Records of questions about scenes
----------
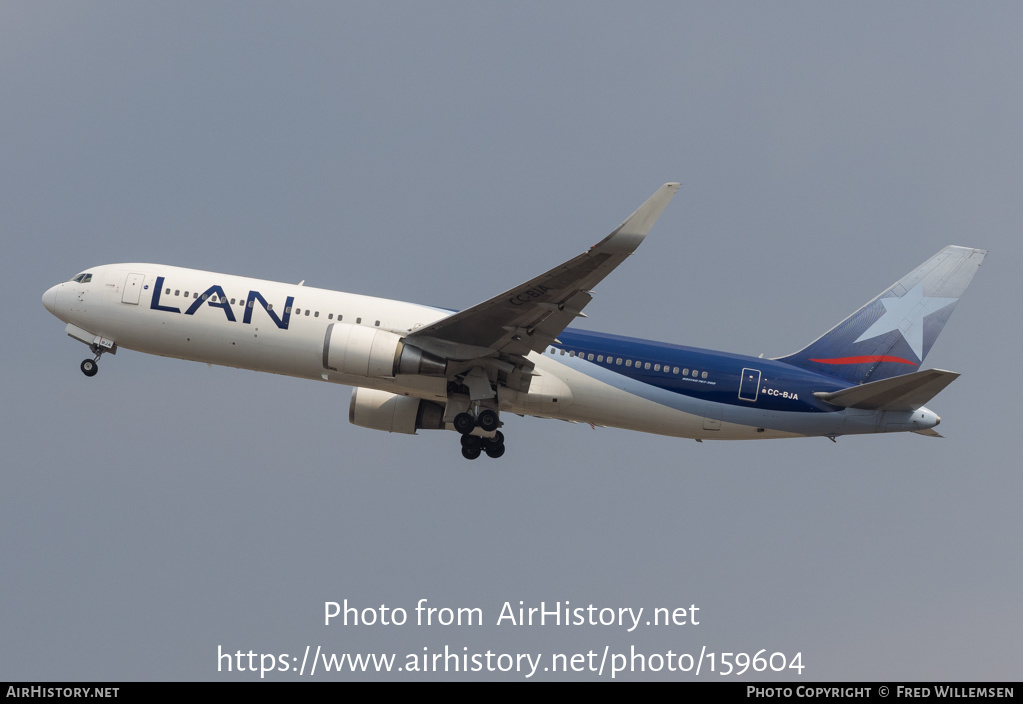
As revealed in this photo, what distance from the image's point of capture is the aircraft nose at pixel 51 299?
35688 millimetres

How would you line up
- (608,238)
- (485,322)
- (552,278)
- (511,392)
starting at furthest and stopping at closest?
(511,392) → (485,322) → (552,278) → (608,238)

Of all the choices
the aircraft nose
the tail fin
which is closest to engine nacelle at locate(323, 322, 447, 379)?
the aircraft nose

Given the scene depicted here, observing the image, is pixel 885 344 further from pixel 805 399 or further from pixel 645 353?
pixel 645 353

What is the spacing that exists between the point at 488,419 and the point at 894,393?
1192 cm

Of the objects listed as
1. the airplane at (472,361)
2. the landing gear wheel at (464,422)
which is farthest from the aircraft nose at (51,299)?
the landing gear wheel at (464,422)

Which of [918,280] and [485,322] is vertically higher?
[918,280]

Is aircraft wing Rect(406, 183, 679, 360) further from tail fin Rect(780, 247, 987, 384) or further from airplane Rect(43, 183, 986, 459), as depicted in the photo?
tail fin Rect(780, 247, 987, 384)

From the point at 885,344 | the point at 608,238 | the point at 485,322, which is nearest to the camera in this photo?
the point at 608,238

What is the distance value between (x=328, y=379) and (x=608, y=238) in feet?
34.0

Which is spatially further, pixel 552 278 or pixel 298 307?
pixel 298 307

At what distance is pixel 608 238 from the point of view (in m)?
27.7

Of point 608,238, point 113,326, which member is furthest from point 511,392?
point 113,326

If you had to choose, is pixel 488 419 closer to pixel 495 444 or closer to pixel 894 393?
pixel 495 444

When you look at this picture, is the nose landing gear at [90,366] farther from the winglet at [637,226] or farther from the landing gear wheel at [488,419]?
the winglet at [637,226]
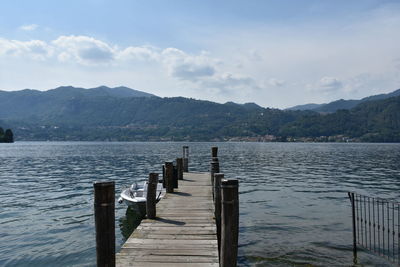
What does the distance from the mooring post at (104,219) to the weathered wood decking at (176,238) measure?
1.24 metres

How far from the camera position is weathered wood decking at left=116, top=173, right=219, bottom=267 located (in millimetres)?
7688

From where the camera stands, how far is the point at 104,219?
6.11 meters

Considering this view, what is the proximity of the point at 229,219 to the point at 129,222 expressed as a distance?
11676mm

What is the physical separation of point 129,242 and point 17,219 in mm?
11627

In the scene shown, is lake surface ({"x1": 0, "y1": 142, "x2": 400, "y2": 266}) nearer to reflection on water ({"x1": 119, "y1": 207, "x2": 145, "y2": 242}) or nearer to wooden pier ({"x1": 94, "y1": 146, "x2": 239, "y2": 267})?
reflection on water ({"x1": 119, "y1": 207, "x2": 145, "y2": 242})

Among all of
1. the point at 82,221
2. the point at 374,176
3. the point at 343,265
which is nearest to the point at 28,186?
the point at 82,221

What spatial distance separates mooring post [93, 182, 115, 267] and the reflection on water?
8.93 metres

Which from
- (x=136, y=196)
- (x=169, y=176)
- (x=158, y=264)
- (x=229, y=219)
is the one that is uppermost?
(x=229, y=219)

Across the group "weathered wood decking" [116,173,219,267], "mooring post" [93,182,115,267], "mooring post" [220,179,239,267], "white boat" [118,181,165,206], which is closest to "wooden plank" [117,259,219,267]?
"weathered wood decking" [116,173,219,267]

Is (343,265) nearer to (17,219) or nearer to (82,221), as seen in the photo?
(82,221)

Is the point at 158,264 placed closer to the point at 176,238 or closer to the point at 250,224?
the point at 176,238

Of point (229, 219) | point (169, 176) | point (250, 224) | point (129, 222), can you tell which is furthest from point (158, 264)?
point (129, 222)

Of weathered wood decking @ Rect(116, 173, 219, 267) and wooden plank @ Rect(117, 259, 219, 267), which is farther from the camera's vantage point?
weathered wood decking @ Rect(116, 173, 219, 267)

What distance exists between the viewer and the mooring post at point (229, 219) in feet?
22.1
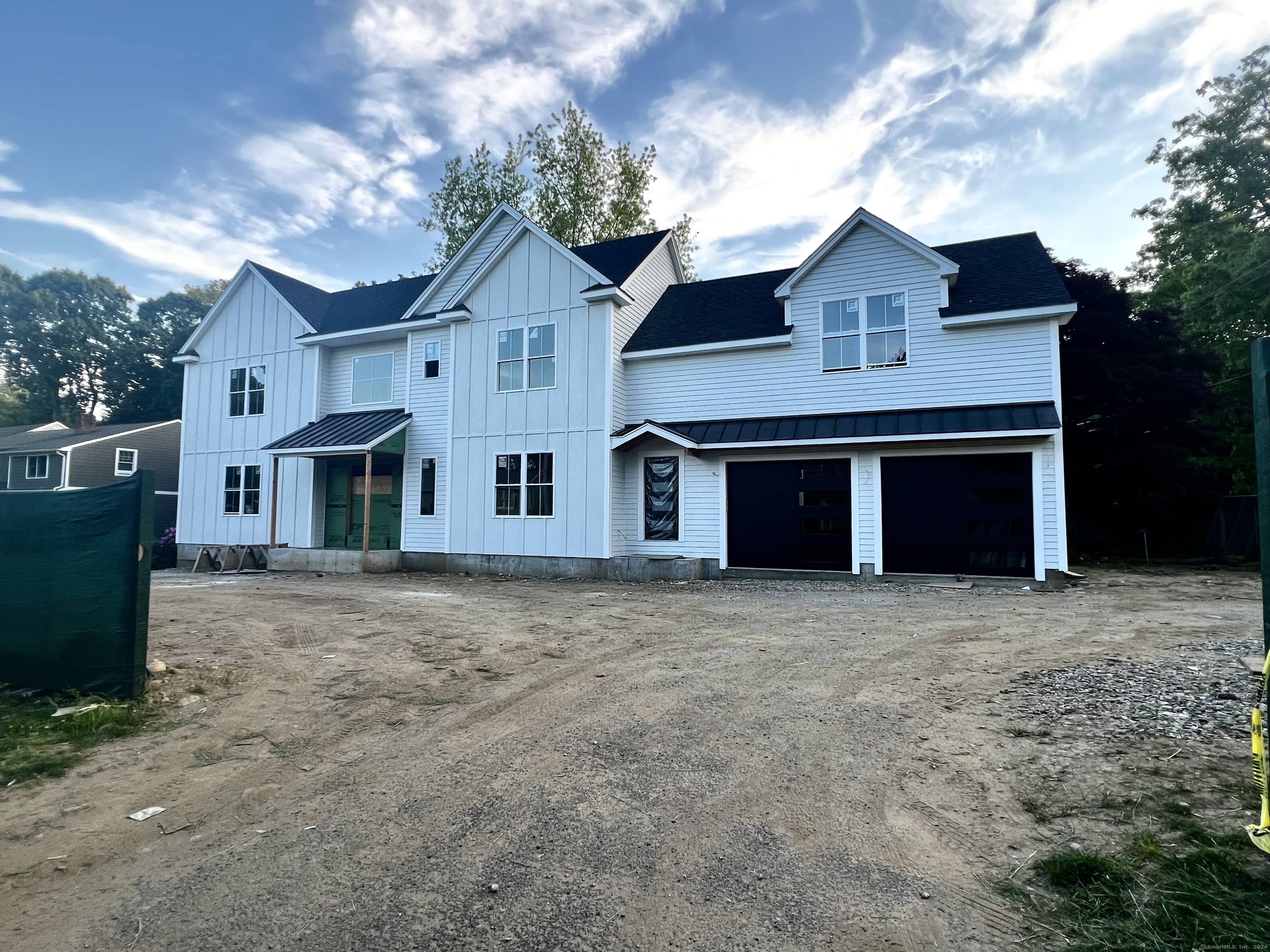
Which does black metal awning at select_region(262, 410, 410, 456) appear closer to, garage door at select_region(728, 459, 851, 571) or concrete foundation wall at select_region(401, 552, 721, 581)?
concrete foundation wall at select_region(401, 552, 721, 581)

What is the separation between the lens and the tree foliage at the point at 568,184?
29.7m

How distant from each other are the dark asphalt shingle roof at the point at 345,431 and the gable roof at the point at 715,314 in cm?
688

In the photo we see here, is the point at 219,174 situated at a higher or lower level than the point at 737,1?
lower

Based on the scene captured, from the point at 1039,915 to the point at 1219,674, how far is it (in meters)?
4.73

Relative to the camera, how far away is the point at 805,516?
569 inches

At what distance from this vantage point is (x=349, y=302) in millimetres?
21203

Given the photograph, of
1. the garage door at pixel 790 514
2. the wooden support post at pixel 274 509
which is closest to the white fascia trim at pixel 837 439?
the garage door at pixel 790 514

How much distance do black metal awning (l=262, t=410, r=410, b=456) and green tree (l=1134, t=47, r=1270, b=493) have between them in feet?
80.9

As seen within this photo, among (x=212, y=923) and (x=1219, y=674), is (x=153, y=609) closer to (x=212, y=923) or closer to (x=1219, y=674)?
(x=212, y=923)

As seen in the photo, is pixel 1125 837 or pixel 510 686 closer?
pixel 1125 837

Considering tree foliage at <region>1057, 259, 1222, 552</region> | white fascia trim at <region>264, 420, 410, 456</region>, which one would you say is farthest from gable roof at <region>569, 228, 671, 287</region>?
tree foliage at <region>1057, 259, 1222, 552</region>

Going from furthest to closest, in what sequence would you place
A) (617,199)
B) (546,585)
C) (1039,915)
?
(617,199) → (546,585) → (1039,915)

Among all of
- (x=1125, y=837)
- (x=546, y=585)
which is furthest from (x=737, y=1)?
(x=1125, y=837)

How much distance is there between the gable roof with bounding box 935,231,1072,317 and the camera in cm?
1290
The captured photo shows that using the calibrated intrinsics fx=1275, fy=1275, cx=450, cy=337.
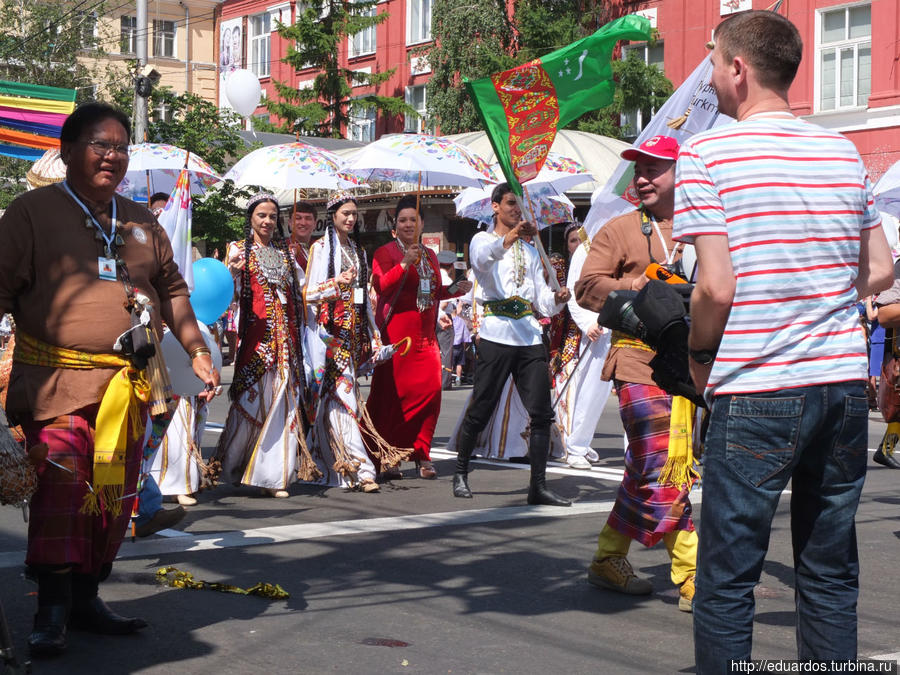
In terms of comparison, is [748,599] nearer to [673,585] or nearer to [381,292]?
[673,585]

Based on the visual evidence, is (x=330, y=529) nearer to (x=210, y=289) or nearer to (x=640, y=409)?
----------
▶ _Set task_: Return every line of the material above word for word, leaving out the pictures.

▶ _Output_:
As revealed in this photo, what distance from the image's point of capture is the aircraft nose at pixel 51 299?
35688 millimetres

How would you line up
- (608,238)
- (485,322)
- (552,278)
- (511,392)
starting at furthest and stopping at closest?
(511,392) → (485,322) → (552,278) → (608,238)

Of all the choices
the aircraft nose
the tail fin
which is closest to engine nacelle at locate(323, 322, 447, 379)?
the aircraft nose

Given the scene depicted here, observing the image, is pixel 885 344 further from pixel 805 399 or further from pixel 645 353?
pixel 645 353

What is the spacing that exists between the point at 488,419 and the point at 894,393?
1192 cm

Of the objects listed as
1. the airplane at (472,361)
2. the landing gear wheel at (464,422)
which is farthest from the aircraft nose at (51,299)?
the landing gear wheel at (464,422)

Which of [918,280] and [485,322] is vertically higher?
[918,280]

Is aircraft wing Rect(406, 183, 679, 360) further from tail fin Rect(780, 247, 987, 384) or further from airplane Rect(43, 183, 986, 459), as depicted in the photo?
tail fin Rect(780, 247, 987, 384)

From the point at 885,344 | the point at 608,238 | the point at 485,322, which is nearest to the camera in this photo?
the point at 608,238

What is the distance value between (x=328, y=379) and (x=608, y=238) in feet?
34.0

Which is spatially further, pixel 552 278 or pixel 298 307?
pixel 298 307

At what distance is pixel 608 238 from the point of view (in m)?
27.7

Of point 608,238, point 113,326, which member is furthest from point 511,392?
point 113,326

If you had to choose, is pixel 488 419 closer to pixel 495 444 or closer to pixel 894 393?
pixel 495 444

When you look at this picture, is the nose landing gear at [90,366] farther from the winglet at [637,226] or farther from the landing gear wheel at [488,419]?
the winglet at [637,226]
What does the distance from the mooring post at (104,219) to the weathered wood decking at (176,238) measure?
1.24 metres

How far from the camera position is weathered wood decking at left=116, top=173, right=219, bottom=267 located (in millimetres)?
7688

From where the camera stands, how far is the point at 104,219?
6.11 meters

Considering this view, what is the proximity of the point at 229,219 to the point at 129,222 expressed as a distance?
11676mm

What is the physical separation of point 129,242 and point 17,219 in mm?
11627

In the scene shown, is lake surface ({"x1": 0, "y1": 142, "x2": 400, "y2": 266}) nearer to reflection on water ({"x1": 119, "y1": 207, "x2": 145, "y2": 242}) or nearer to wooden pier ({"x1": 94, "y1": 146, "x2": 239, "y2": 267})?
reflection on water ({"x1": 119, "y1": 207, "x2": 145, "y2": 242})

Among all of
1. the point at 82,221
2. the point at 374,176
3. the point at 343,265
which is nearest to the point at 28,186?
the point at 82,221

What spatial distance separates mooring post [93, 182, 115, 267] and the reflection on water?
8.93 metres

Which from
- (x=136, y=196)
- (x=169, y=176)
- (x=158, y=264)
- (x=229, y=219)
is the one that is uppermost?
(x=229, y=219)

Across the group "weathered wood decking" [116,173,219,267], "mooring post" [93,182,115,267], "mooring post" [220,179,239,267], "white boat" [118,181,165,206], which is closest to "wooden plank" [117,259,219,267]?
"weathered wood decking" [116,173,219,267]

Is (343,265) nearer to (17,219) or nearer to (82,221), as seen in the photo?
(82,221)

Is the point at 158,264 placed closer to the point at 176,238 or closer to the point at 250,224?
the point at 176,238

Of point (229, 219) | point (169, 176) | point (250, 224) | point (129, 222), can you tell which is furthest from point (158, 264)?
point (129, 222)

Of weathered wood decking @ Rect(116, 173, 219, 267) and wooden plank @ Rect(117, 259, 219, 267), which is farther from the camera's vantage point?
weathered wood decking @ Rect(116, 173, 219, 267)

What distance exists between the viewer and the mooring post at point (229, 219) in feet?
22.1
Which does black metal awning at select_region(262, 410, 410, 456) appear closer to, garage door at select_region(728, 459, 851, 571) or concrete foundation wall at select_region(401, 552, 721, 581)?
concrete foundation wall at select_region(401, 552, 721, 581)

What is the separation between the lens and the tree foliage at the point at 568,184?
29.7m

How distant from each other are the dark asphalt shingle roof at the point at 345,431 and the gable roof at the point at 715,314 in cm?
688

In the photo we see here, is the point at 219,174 situated at a higher or lower level than the point at 737,1?
lower

Based on the scene captured, from the point at 1039,915 to the point at 1219,674, how far is it (in meters)?
4.73

Relative to the camera, how far away is the point at 805,516?
569 inches

At what distance from this vantage point is (x=349, y=302) in millimetres?
21203

Given the photograph, of
1. the garage door at pixel 790 514
2. the wooden support post at pixel 274 509
which is closest to the white fascia trim at pixel 837 439?
the garage door at pixel 790 514

How much distance do black metal awning (l=262, t=410, r=410, b=456) and green tree (l=1134, t=47, r=1270, b=493) have between them in feet?
80.9

As seen within this photo, among (x=212, y=923) and (x=1219, y=674), is (x=153, y=609) closer to (x=212, y=923) or closer to (x=1219, y=674)?
(x=212, y=923)

As seen in the photo, is pixel 1125 837 or pixel 510 686 closer?
pixel 1125 837

Considering tree foliage at <region>1057, 259, 1222, 552</region> | white fascia trim at <region>264, 420, 410, 456</region>, which one would you say is farthest from gable roof at <region>569, 228, 671, 287</region>?
tree foliage at <region>1057, 259, 1222, 552</region>

Going from furthest to closest, in what sequence would you place
A) (617,199)
B) (546,585)
C) (1039,915)
?
(617,199) → (546,585) → (1039,915)

Among all of
- (x=1125, y=837)
- (x=546, y=585)
which is furthest from (x=737, y=1)?
(x=1125, y=837)

How much distance is there between the gable roof with bounding box 935,231,1072,317 and the camera in cm?
1290
The captured photo shows that using the calibrated intrinsics fx=1275, fy=1275, cx=450, cy=337.
In terms of comparison, is [748,599] nearer to [673,585] or nearer to [381,292]?
[673,585]

Based on the visual evidence, is (x=330, y=529) nearer to (x=210, y=289) or nearer to (x=640, y=409)?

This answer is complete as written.